### EXCERPTED PASSAGE

36-467/36-667

18 October 2018

\[ \newcommand{\Expect}[1]{\mathbb{E}\left[ #1 \right]} \newcommand{\Var}[1]{\mathrm{Var}\left[ #1 \right]} \newcommand{\Cov}[1]{\mathrm{Cov}\left[ #1 \right]} \newcommand{\Neighbors}{N} \]

- Autoregressive models of order \(p\) (AR\((p)\)) for time univariate time series:
- \(X(t) = a+\sum_{j=1}^{p}{b_j X(t-j)} + \epsilon(t)\)
- Innovations \(\epsilon\) uncorrelated with each other and with past of \(X\)
- Generating a time series = step through that rule over and over
- Predictions = plug in to the deterministic part

- Vector autoregressions of order \(p\) (VAR\((p)\)) for multivariate time series:
- \(\vec{X}(t) = \vec{a} + \sum_{j=1}^{p}{\mathbf{b}_j \vec{X}(t-j)} + \vec{\epsilon}(t)\)
- All vectors have dimension \(k\), matrices dimension \(k\times k\)

- In general:
- Can eliminate higher-order dependence in favor of first-order dependence with more variables (to keep track of memory)
- In a first-order linear system, the eigenvalues and eigenvectors tell us everything

- A little about estimating AR(1)
- What to do with purely spatial data?
- What to do with spatio-temporal data?

- If we can estimate an AR(1), we can figure out how to estimate a VAR(1)
- If we can estimate a VAR(1), we should be able to estimate an AR(p)
- So focus on estimating an AR(1)

\[ X(t) = a+b X(t-1) + \epsilon(t) \]

- Given data \(X(0), X(1), X(2), \ldots X(t), \ldots X(n)\), how do we fit this?
- If we can find \(a, b\) we can get distribution of \(\epsilon\) from residuals
- If we can find \(b\) we can find \(a\) in lots of ways

- Assume stationarity (so \(|b| < 1\))
- Work out covariance function \(\gamma(h; b) = b^h \gamma(0)\)
- More work if doing this for an AR\((p)\)

- Pick the \(b\) that best fits observed \(\hat{\gamma}(h)\)
- Seems reasonable
*if*stationary **and**if \(\hat{\gamma}(h) \rightarrow \gamma_{\mathrm{true}}(h)\) as \(n\rightarrow \infty\) — why do we believe that?

- Assume \(a=0\) to simplify book-keeping
- Regress \(X(1), X(2), \ldots X(n)\) on \(X(0), X(1), \ldots X(n-1)\)
- i.e., “shut up and calculate”

### ENTRIES SUPPLIED
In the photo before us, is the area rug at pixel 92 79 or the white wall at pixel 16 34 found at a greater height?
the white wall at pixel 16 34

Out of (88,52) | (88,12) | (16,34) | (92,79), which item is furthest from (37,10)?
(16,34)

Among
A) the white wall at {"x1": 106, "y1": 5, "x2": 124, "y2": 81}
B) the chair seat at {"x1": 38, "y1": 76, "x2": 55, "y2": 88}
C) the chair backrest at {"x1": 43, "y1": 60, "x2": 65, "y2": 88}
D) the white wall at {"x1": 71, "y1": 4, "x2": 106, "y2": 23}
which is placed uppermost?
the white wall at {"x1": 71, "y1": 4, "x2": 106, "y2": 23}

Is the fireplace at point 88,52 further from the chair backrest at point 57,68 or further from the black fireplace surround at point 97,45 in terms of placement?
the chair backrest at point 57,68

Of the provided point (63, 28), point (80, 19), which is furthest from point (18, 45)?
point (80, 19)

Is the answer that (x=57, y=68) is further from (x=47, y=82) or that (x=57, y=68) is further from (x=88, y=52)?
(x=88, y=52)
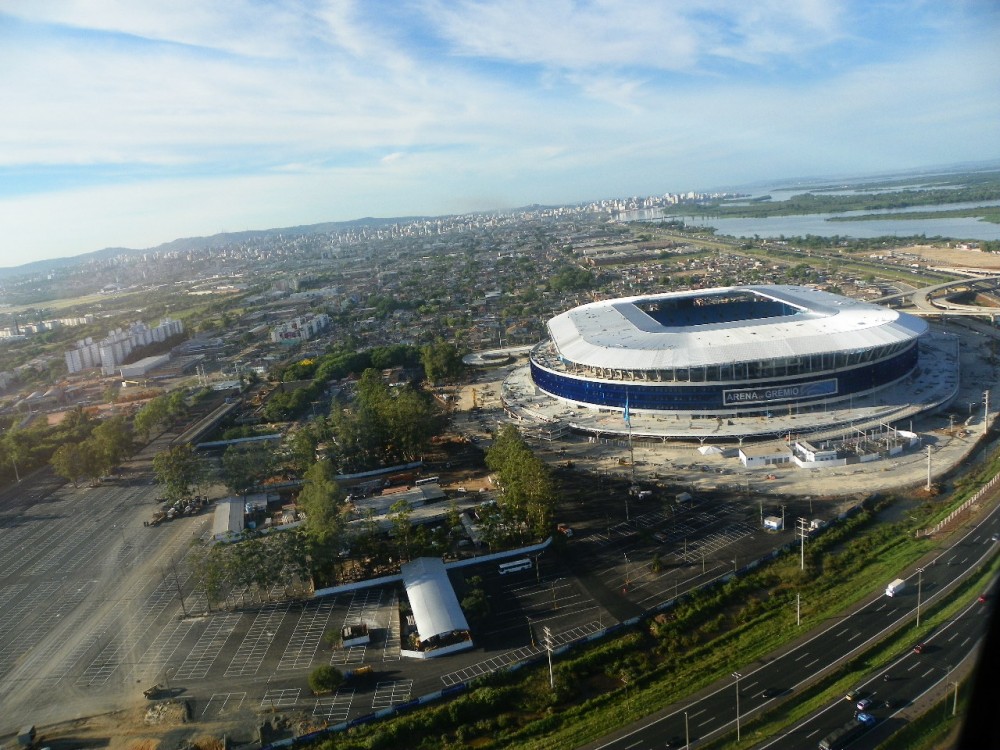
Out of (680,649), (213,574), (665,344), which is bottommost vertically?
(680,649)

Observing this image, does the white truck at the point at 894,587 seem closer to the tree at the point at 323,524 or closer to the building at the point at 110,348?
the tree at the point at 323,524

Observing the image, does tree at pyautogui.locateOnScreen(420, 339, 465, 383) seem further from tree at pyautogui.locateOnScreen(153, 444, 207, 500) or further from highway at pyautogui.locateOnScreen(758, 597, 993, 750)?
highway at pyautogui.locateOnScreen(758, 597, 993, 750)

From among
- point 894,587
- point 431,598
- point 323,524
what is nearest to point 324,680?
point 431,598

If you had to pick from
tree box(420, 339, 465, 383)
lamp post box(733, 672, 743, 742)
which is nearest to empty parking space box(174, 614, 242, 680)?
lamp post box(733, 672, 743, 742)

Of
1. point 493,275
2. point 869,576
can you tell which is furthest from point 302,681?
point 493,275

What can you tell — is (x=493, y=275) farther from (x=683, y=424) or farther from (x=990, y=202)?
(x=990, y=202)

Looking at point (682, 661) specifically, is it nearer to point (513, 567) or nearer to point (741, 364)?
point (513, 567)

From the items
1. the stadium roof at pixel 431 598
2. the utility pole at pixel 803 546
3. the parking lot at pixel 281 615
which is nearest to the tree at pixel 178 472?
the parking lot at pixel 281 615
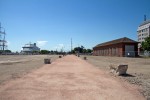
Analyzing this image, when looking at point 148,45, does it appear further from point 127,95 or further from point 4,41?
point 4,41

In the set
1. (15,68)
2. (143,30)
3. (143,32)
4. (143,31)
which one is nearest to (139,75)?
(15,68)

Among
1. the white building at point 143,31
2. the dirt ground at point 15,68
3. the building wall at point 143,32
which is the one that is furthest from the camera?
the white building at point 143,31

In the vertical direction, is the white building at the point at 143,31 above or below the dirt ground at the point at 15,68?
above

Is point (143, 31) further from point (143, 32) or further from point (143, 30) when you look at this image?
point (143, 32)

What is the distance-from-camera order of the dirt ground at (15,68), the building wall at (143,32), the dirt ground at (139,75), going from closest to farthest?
the dirt ground at (139,75) → the dirt ground at (15,68) → the building wall at (143,32)

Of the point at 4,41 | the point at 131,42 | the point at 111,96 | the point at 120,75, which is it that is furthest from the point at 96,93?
the point at 4,41

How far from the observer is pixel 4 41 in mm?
192250

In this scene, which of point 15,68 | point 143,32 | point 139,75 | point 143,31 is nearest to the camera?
point 139,75

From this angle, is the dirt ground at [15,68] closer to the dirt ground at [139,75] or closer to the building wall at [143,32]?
the dirt ground at [139,75]

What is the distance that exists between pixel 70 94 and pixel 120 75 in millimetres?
9186

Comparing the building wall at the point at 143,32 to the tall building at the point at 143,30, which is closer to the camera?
the building wall at the point at 143,32

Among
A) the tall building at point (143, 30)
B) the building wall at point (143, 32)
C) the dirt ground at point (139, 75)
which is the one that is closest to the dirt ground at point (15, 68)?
the dirt ground at point (139, 75)

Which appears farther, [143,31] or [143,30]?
[143,30]

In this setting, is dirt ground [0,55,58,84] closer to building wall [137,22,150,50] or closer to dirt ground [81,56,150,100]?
dirt ground [81,56,150,100]
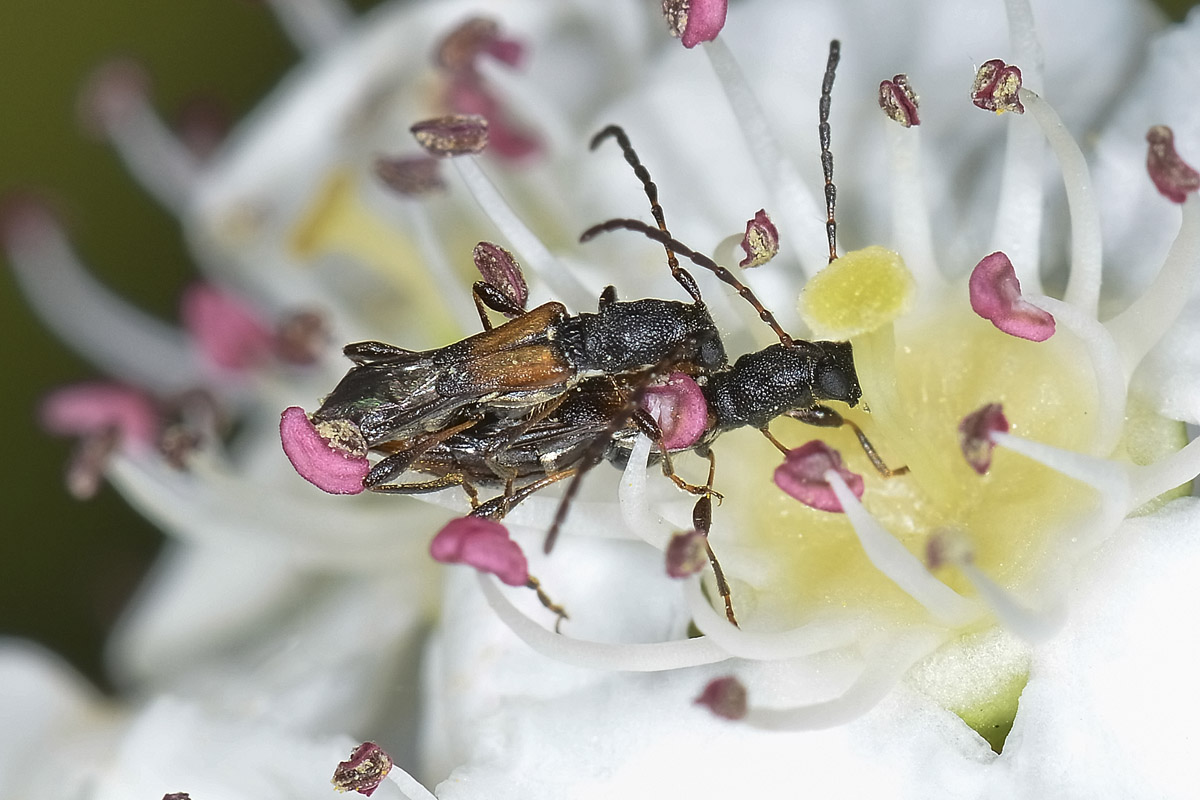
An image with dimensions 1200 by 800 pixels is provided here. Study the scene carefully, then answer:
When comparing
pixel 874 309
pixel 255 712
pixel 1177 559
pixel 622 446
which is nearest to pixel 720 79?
pixel 874 309

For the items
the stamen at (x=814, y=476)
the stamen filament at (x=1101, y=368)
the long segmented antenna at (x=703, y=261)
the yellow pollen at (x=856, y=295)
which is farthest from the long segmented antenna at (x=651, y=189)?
the stamen filament at (x=1101, y=368)

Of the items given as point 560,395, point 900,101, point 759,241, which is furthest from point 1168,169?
point 560,395

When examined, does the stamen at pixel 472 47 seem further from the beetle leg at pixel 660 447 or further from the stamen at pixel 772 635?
the stamen at pixel 772 635

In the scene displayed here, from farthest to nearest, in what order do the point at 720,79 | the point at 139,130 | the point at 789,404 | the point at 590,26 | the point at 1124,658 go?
the point at 139,130 < the point at 590,26 < the point at 720,79 < the point at 789,404 < the point at 1124,658

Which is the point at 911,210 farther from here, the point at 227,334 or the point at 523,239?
the point at 227,334

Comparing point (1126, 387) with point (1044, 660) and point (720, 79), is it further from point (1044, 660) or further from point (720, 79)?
point (720, 79)

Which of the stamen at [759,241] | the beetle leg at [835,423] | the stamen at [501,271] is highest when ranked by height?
the stamen at [501,271]
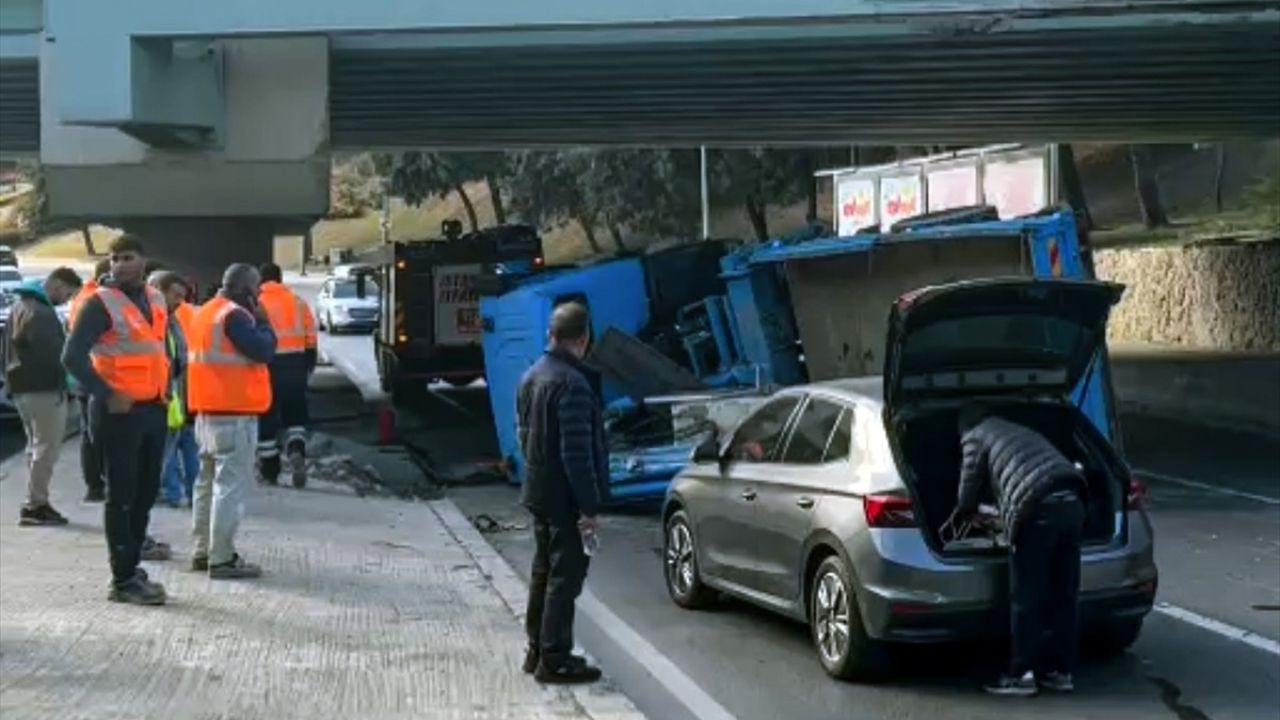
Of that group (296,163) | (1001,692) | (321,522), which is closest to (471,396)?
(296,163)

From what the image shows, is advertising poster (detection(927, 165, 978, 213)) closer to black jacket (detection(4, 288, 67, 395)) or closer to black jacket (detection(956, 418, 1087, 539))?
black jacket (detection(4, 288, 67, 395))

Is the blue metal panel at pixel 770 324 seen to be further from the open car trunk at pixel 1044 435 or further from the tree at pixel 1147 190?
the tree at pixel 1147 190

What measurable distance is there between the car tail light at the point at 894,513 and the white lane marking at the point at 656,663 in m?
1.15

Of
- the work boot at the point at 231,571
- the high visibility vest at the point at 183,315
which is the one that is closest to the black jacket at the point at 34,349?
the high visibility vest at the point at 183,315

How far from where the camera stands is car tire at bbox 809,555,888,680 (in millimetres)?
8984

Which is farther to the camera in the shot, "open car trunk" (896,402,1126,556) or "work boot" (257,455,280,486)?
"work boot" (257,455,280,486)

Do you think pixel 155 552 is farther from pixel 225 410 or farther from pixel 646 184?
pixel 646 184

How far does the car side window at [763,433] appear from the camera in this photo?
33.9 feet

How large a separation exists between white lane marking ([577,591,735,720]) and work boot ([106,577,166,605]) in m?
2.47

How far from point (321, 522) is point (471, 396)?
14626mm

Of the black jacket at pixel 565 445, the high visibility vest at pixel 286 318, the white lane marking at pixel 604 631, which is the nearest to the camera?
the black jacket at pixel 565 445

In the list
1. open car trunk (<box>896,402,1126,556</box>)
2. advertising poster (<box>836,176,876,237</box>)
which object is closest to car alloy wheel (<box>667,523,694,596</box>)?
open car trunk (<box>896,402,1126,556</box>)

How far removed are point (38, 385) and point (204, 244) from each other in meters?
11.8

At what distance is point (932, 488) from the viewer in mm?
9242
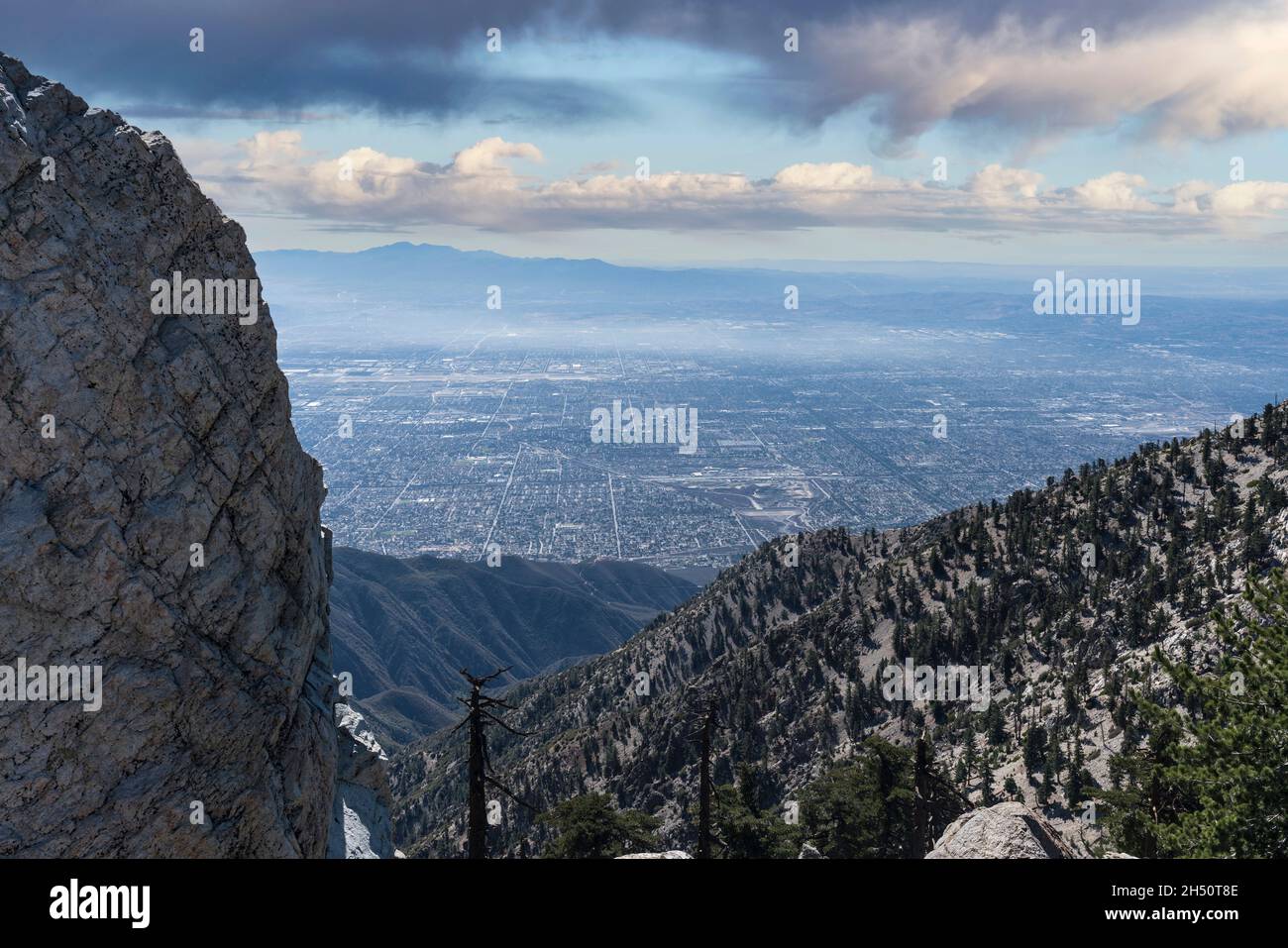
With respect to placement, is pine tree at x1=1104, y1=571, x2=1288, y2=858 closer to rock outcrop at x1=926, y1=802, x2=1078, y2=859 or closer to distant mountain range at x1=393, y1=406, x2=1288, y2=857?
rock outcrop at x1=926, y1=802, x2=1078, y2=859

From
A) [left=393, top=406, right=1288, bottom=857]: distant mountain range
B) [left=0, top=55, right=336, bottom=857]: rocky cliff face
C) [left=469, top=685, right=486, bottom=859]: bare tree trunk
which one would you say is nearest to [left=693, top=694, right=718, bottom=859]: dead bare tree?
[left=469, top=685, right=486, bottom=859]: bare tree trunk

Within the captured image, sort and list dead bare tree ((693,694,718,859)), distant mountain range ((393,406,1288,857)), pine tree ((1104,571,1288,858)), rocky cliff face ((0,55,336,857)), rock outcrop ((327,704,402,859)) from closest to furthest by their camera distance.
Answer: rocky cliff face ((0,55,336,857)) → pine tree ((1104,571,1288,858)) → rock outcrop ((327,704,402,859)) → dead bare tree ((693,694,718,859)) → distant mountain range ((393,406,1288,857))

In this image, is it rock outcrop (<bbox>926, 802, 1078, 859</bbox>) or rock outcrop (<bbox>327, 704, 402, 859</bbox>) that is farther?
rock outcrop (<bbox>327, 704, 402, 859</bbox>)

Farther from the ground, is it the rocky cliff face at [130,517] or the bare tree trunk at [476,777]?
the rocky cliff face at [130,517]

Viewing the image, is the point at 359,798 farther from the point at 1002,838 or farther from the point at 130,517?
the point at 1002,838

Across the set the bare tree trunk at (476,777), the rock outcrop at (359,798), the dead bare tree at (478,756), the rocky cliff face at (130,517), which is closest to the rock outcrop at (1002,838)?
the dead bare tree at (478,756)

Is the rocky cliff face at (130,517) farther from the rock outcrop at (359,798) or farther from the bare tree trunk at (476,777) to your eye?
the bare tree trunk at (476,777)
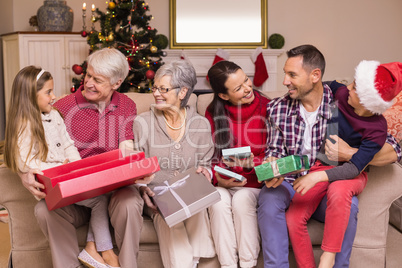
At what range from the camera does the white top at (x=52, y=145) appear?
6.44 ft

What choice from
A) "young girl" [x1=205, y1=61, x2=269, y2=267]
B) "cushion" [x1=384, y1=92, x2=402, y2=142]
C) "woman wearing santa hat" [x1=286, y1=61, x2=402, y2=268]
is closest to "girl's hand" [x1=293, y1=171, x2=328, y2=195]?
"woman wearing santa hat" [x1=286, y1=61, x2=402, y2=268]

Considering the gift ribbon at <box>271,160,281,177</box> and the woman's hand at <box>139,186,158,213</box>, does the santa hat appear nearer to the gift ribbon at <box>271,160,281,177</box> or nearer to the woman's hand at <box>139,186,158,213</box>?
the gift ribbon at <box>271,160,281,177</box>

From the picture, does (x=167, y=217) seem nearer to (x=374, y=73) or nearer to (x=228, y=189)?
(x=228, y=189)

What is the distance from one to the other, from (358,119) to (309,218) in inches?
19.6

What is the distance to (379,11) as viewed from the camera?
5492 mm

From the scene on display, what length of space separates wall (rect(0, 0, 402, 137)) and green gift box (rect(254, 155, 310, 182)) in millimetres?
3731

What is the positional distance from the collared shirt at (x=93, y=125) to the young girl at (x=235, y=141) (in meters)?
0.46

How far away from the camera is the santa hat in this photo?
6.32 ft

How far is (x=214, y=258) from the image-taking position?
2.07 m

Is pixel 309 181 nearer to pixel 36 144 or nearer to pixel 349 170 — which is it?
pixel 349 170

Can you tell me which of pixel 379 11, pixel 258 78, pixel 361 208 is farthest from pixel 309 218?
pixel 379 11

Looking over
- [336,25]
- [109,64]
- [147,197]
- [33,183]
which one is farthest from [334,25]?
[33,183]

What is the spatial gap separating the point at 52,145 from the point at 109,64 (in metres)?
0.51

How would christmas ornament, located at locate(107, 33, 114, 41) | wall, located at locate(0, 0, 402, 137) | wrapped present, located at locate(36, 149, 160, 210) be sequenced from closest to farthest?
wrapped present, located at locate(36, 149, 160, 210) → christmas ornament, located at locate(107, 33, 114, 41) → wall, located at locate(0, 0, 402, 137)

### WORK REQUIRED
In the notes on autoregressive models, find these three facts:
1. What dimension do the matrices in a VAR(p) have?
2. What condition on b follows from assuming stationarity for an AR(1)?
3. What value of a is assumed to simplify book-keeping?

### THE SOLUTION
1. k × k
2. |b| < 1
3. a = 0